─── EXCERPTED RECORDS

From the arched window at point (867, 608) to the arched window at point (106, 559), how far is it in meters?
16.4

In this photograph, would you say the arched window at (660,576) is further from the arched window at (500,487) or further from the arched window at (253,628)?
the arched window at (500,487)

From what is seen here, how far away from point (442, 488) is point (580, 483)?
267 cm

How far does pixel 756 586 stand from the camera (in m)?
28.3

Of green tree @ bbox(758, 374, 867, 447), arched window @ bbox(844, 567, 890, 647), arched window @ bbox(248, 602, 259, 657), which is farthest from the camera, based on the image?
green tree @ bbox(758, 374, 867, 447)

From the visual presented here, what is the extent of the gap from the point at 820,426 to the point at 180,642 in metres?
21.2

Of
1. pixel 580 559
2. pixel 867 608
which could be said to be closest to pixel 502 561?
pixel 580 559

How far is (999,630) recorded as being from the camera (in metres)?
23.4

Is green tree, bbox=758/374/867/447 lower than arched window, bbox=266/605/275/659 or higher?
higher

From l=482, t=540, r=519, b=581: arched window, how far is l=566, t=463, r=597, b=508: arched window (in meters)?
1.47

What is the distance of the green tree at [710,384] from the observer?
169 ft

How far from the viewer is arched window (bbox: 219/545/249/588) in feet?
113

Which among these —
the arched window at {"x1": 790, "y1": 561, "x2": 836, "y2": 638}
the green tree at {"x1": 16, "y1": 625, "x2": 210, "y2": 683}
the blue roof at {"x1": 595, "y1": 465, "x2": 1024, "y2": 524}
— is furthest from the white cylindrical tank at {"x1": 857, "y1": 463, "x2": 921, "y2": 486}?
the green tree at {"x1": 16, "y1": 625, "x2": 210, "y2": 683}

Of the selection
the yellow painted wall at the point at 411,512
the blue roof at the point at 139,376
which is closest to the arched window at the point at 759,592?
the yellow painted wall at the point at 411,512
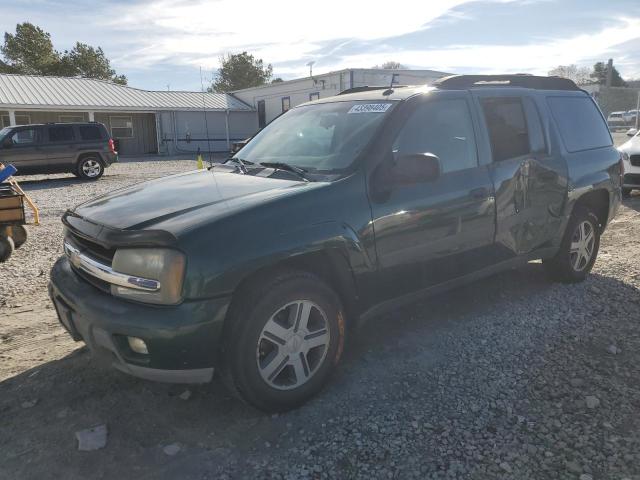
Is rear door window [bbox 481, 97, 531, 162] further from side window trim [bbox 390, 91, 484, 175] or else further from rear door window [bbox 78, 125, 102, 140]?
rear door window [bbox 78, 125, 102, 140]

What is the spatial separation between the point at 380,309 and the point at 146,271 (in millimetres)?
1547

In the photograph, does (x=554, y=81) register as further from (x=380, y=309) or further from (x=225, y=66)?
(x=225, y=66)

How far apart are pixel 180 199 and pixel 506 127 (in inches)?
108

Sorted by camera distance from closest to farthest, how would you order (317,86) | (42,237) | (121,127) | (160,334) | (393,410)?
(160,334) → (393,410) → (42,237) → (317,86) → (121,127)

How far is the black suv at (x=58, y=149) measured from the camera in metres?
15.2

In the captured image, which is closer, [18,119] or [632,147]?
[632,147]

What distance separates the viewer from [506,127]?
419 centimetres

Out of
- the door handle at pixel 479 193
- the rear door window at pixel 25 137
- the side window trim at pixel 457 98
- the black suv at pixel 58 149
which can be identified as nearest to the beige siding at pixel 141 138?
the black suv at pixel 58 149

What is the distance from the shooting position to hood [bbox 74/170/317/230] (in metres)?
2.81

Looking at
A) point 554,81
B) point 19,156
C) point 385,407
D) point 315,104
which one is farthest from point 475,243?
point 19,156

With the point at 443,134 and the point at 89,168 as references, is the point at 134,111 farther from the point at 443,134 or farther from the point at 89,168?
the point at 443,134

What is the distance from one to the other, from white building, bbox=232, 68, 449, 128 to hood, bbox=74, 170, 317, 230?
15.0 meters

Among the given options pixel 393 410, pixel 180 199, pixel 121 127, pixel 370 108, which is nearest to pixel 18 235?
pixel 180 199

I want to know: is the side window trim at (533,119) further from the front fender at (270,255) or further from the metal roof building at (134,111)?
the metal roof building at (134,111)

──────

(WHAT TO DO) Reproduce the material word for word, starting at the line containing "What is the spatial" and continuing through the end of the material.

(FINAL RESULT)
What is the spatial separation between the point at 380,309 and the point at 146,271 (in millimetres)?
1547

In the photograph, does (x=554, y=81) register as further from (x=380, y=309) or further from (x=225, y=66)?
(x=225, y=66)

How far apart are pixel 180 199 and pixel 506 127 (in inches)?
108

Sorted by camera distance from closest to farthest, how would you order (317,86) | (42,237) | (121,127) | (160,334) | (393,410)?
(160,334) → (393,410) → (42,237) → (317,86) → (121,127)

How far is the black suv at (x=58, y=149) measured from the camera in metres?
15.2

In the captured image, which is closer, [18,119] or [632,147]?
[632,147]

What distance separates the viewer from [506,127]?
419 centimetres

Out of
- the door handle at pixel 479 193
- the rear door window at pixel 25 137
- the side window trim at pixel 457 98
- the black suv at pixel 58 149
which can be identified as nearest to the beige siding at pixel 141 138?
the black suv at pixel 58 149

What is the distance from the shooting position to hood [bbox 74/170/317/230] (in metres)?
2.81

Looking at
A) point 554,81
B) point 19,156
C) point 385,407
D) point 315,104
which one is farthest from point 475,243?
point 19,156

With the point at 443,134 and the point at 89,168 as references, is the point at 134,111 farther from the point at 443,134 or farther from the point at 89,168?
the point at 443,134

What is the distance from one to the other, from white building, bbox=232, 68, 449, 128 to hood, bbox=74, 170, 317, 230?
15.0 meters

Among the given options pixel 393 410, pixel 180 199, pixel 121 127, pixel 370 108, which is nearest to pixel 18 235?
pixel 180 199

I want to know: is the side window trim at (533,119) further from the front fender at (270,255) or further from the metal roof building at (134,111)?
the metal roof building at (134,111)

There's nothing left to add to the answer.